Frédéric de Vincelles, general manager of W9, declared that even though all targeted goals were not attained in season 1, the program had still realised some respectable audience figures for the chain, making it the biggest grossing program for the network in 2009.

=== Differences with first season ===
- First season was aired on a small TV channel with limited means. This is not the case with the second season, as the program tries to emulate the successful British edition.
- For this second season, M6 assigned 4 artists to be part of the jury: Christophe Willem, Véronic Dicaire, Olivier Schultheis and Henry Padovani. All judges are new and replace the old set of three judges Marc Cerrone, Alain Lanty and Julie Zenatti.
- Auditions were held in major French theatres, in public.
- The bootcamp lasted for days and included 3 events: vocal duels, choreography and solos on orchestra-band.
- Two to three French or international popstars are invited each week during liveshows .
- During shows, a second program, named "F@n Factor: Le Prime", is broadcast on the internet to show the backstage and see preparation of candidates and their reactions after singing. So, there isn't an after-show as Xtra Factor.
- Every day, a short program, named "F@n Factor: Le Mag", is broadcast on the internet to show repetitions of candidates with their coaches, and their daily activities.

===Judges and hosts===

For this second season, judges of the first season are not renewed. Also, for the first time, there are four judges (so four categories in competition) :
- Christophe Willem (27 years old) – French singer and songwriter. He sang in a gospel choir and won the fourth edition of Nouvelle Star (French version of Pop Idol) in 2006. He sold over 2 million albums and was nominated several times in NRJ Music Awards and Victoires de la Musique.
- Olivier Schultheis (45 years old) – French conductor, musician and songwriter. He discovered Christophe Maé and composed for Hélène Ségara, Thierry Amiel, Christophe Willem and for musicals (Le Roi Soleil, Mozart l'opéra rock...) and wrote soundtracks for films. He was also a producer of Nouvelle Star (French version of Pop Idol).
- Véronic DiCaire (34 years old) - Franco-Ontarian singer and imitator. She was discovered by Céline Dion and René Angélil and was renowned for her imitations of many voices including Céline Dion, Tina Turner, Lynda Lemay, Lara Fabian, Isabelle Boulay, Christina Aguilera, Cyndi Lauper, Vanessa Paradis and others. She released two albums (with her real performing voice) in 2002 and 2005.

▶ What you should do
In the excerpt about the show's second season, why does the program have no after-show like Xtra Factor? Answer in one to three sentences. The material that comes next is separate from the excerpt about the show's second season.

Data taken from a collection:
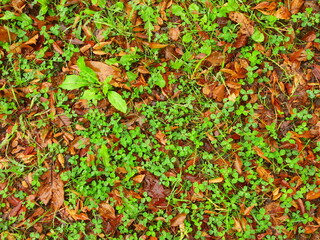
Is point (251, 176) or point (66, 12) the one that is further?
point (66, 12)

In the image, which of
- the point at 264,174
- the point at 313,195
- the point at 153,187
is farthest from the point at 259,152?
the point at 153,187

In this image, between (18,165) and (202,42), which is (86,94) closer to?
(18,165)

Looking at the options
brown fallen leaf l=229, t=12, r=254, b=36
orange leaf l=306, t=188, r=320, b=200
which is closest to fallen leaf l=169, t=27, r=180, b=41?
brown fallen leaf l=229, t=12, r=254, b=36

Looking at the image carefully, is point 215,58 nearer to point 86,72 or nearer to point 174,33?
point 174,33

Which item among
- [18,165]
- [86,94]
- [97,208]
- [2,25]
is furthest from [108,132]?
[2,25]

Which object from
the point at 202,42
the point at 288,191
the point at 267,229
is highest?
the point at 202,42

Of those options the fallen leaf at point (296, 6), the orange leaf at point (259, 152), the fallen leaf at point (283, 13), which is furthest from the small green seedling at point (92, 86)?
the fallen leaf at point (296, 6)

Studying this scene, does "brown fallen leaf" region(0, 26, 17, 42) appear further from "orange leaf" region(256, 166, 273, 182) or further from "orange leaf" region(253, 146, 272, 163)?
"orange leaf" region(256, 166, 273, 182)
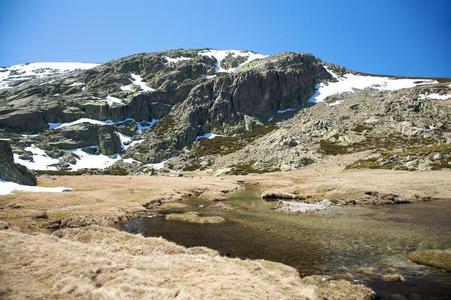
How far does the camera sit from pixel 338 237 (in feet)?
120

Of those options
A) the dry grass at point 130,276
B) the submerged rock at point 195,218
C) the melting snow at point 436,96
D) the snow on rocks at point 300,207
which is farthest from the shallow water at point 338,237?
the melting snow at point 436,96

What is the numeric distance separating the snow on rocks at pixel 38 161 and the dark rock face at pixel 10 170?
108 metres

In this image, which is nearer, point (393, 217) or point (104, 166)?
point (393, 217)

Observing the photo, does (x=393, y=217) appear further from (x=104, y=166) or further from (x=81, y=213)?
(x=104, y=166)

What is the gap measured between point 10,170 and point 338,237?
6154 cm

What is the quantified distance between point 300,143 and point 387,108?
50828mm

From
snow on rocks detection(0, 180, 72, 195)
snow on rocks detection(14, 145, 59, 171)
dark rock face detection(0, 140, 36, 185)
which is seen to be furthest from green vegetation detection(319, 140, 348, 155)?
snow on rocks detection(14, 145, 59, 171)

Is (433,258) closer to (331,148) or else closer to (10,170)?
(10,170)

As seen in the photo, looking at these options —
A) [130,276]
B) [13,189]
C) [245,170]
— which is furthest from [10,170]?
[245,170]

▶ Correct answer
During the shows, a second program called "F@n Factor: Le Prime" is broadcast on the internet. It shows the backstage, the candidates' preparation and their reactions after singing, so the program has no after-show like Xtra Factor.